FAO Nutrition Meetings
Report Series No. 40A,B,C
WHO/Food Add./67.29
TOXICOLOGICAL EVALUATION OF SOME
ANTIMICROBIALS, ANTIOXIDANTS, EMULSIFIERS,
STABILIZERS, FLOUR-TREATMENT AGENTS, ACIDS AND BASES
The content of this document is the result of the deliberations of the
Joint FAO/WHO Expert Committee on Food Additives which met at Rome,
13-20 December, 19651 Geneva, 11-18 October, 19662
1 Ninth Report of the Joint FAO/WHO Expert Committee on Food
Additives, FAO Nutrition Meetings Report Series, 1966 No. 40;
Wld Hlth Org. techn. Rep. Ser., 1966, 339
2 Tenth Report of the Joint FAO/WHO Expert Committee on Food
Additives, FAO Nutrition Meetings Report Series, 1967, in press;
Food and Agriculture Organization of the United Nations
World Health Organization
1967
DIETHYL PYROCARBONATE
Chemical name Diethyl pyrocarbonate, diethyl
dicarbonate
Empirical formula C6H10O5
Structural formula
O O
" "
C2H5OC-O-COC2H5
Molecular weight 162.14
Definition Diethyl pyrocarbonate contains not less
than 99 per cent. C6H10O5.
Description Diethyl pyrocarbonate is a colourless
liquid with a slightly fruity ester-like
odour
Caution Avoid inhalation of vapours and exposure
to eyes, skin and mucous membranes.
Use As a preservative in certain beverages,
particularly effective against yeasts.
Biological Date
Biochemical aspects
Diethyl pyrocarbonate is rapidly hydrolysed with the formation of
carbon dioxide and ethanol. At pH 3 and 22-25°C, 99 per cent. is
hydrolysed in 4 hours. A rise in pH somewhat increases the rate of
hydrolysis. Diethyl pyrocarbonate reacts to a slight extent by
carbethoxylation with the constituents of beverages.
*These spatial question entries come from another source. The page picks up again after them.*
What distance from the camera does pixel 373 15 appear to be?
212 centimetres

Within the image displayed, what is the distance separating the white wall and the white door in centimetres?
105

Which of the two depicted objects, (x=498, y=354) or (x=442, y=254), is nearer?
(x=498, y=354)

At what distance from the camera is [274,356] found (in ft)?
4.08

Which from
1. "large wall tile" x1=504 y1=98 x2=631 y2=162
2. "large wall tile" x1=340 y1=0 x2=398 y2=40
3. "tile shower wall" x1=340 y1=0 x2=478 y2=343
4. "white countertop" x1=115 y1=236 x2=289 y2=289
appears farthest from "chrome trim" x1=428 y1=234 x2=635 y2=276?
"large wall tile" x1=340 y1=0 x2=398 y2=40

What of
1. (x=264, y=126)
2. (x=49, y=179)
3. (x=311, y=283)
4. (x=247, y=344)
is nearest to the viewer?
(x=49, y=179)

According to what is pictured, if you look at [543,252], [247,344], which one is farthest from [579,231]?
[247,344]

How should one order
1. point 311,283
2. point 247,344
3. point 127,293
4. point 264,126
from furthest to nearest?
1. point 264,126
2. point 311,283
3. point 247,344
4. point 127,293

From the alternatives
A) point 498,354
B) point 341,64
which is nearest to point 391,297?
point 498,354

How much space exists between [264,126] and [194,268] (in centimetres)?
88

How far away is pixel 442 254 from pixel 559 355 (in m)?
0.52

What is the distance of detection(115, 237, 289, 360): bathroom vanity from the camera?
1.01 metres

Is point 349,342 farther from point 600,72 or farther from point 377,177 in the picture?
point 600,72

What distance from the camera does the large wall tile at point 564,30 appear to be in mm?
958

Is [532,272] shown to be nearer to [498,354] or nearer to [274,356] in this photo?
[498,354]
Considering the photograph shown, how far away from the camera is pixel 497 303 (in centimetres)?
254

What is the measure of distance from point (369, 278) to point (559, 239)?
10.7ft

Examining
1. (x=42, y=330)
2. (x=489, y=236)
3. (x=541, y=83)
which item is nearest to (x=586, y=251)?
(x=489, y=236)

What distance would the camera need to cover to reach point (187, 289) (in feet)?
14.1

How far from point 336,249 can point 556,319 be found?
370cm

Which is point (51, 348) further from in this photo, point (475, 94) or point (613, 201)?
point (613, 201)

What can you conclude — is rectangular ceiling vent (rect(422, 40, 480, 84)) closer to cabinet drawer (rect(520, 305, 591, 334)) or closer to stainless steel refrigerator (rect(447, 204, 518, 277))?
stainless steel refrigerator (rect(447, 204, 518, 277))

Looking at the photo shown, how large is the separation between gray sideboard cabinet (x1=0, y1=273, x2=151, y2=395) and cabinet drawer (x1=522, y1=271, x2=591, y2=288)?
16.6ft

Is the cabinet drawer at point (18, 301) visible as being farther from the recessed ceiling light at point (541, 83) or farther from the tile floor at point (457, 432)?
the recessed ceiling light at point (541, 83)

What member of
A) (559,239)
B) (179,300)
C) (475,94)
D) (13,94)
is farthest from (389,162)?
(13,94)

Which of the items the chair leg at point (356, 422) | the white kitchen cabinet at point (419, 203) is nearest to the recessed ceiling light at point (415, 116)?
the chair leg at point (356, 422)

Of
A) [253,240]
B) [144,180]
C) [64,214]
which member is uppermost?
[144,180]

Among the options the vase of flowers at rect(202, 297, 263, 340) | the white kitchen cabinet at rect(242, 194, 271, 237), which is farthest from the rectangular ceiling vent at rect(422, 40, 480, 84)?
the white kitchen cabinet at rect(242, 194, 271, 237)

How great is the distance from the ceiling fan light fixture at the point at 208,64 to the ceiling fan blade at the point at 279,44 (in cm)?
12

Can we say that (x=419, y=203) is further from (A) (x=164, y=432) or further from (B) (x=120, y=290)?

Investigations
using labelled diethyl pyrocarbonate revealed that it reacts
principally with amino acids, polyphenols, hydroxy acids, ascorbic
acid and ethanol. The predominant reaction, however, remains
the normal hydrolysis into CO2 and ethanol. The reaction products
formed with individual ingredients of the beverages are present only
in very small amounts, of the order of a few ppm, and frequently at a
level of less than 1 ppm. Measurements using 14C-labelled diethyl
pyrocarbonate showed the following residual radioactivity caused by
the carbethoxylation or constituents of the beverages, when 100 mg
diethyl pyrocarbonate was added to one litre of beverage; in apple
juice, 2 ppm: in red grape juice, 4 ppm: in lemon juice, 6 ppm: in
orange juice, 14 ppm: and in orange drink, 2 ppm (Bayer, 1965).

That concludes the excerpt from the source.